It's still very niche but could offer enormous power savings for ML inference.
sooner or later we get a NRAM - neural ram as extension which is basically this neuromorphic lattice that can be wired on the very low level, perhaps also photonic level, and then the whole AI thing trains/lives in it.
IBM experimenting in this direction or at least they claim to here https://www.ibm.com/think/topics/neuromorphic-computing
there is another CPU which was recently featured which has again a lattice which is sort of FPGA but very fast, where different modules are loaded with some tasks, and each marble pumps data to some other, where the orchestrator decides how and what goes in each of these.
You're referring to Evolution, seems to be a CGRA
https://news.ycombinator.com/item?id=44685050
Yes thank you, so many news these months.
I keep thinking of a dram with a row of MAC units and registers along the row outputs. A vector is then an entire dram row. Access takes longer then the math, so slower/smaller multi-cycle circuits could be used. This would probably require OS level allocation of vectors in dram, and management of the accumulator vector (it really should be a row, but we need a huge register to avoid extra reads and writes. The dram will also need some kind of command interface.
perhaps one use-case is fully-homomorphic-encryption, which performs functions on encrypted data without ever decrypting it. this paper appears to be about how in-memory processing can improve the performance of FHE: https://arxiv.org/abs/2311.16293
This might not be used in actual computing the way you're thinking, it might be in a network switch or transceiver, and increase speeds and reduce power usage.
This came from funding from the following DARPA program: [0]
(I did a google search on the acknowledged grant in the paper, no connection)
[0] https://sam.gov/opp/e0fb2b2466cd470481b0ca5cab3d210d/view
Geez if this works. It makes TCAMs free.
Ouch found the killer it takes up 0.1 mm^2 in area. That's a show stopper. Hopefully they can scale it down or use it for server infra.
I don't understand how that is show stopper.
> bitcell achieves at least 10 GHz read, write, and compute operations entirely in the optical domain
> Validated on GlobalFoundries' 45SPCLO node
> X-pSRAM consumed 13.2 fJ energy per bit for XOR computation
Don't only think about area.
Memories are about density. I my memory isn't playing tricks with me, a TCAM is about ~300-400F^2 where F is the feature size of the node. On a per bit level, that means that this bit is 4E^10 bigger.

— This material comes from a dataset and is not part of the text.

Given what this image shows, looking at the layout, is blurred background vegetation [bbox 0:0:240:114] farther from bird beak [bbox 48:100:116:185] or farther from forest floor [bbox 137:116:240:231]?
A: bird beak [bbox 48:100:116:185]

Put another way, the TLB in a CPU is relatively small and definitely a hotspot but you could estimate the TLB in a CPU at ≈ 0.0003 – 0.002 mm^2. which is ~50 times smaller then the single bit in this paper. To get to 10GHz we could just make 10 copies of an existing TLB operating at 1GHz and still have a ton of headroom. There is also a electro-optical conversion penalty that you need to take into account with most optical systems.
Not trying to be a Debbie downer. It's a cool result, no doubt incredibly useful for fully optical systems. Probably something really useful here for optical switching at the datacenter infrastructure level.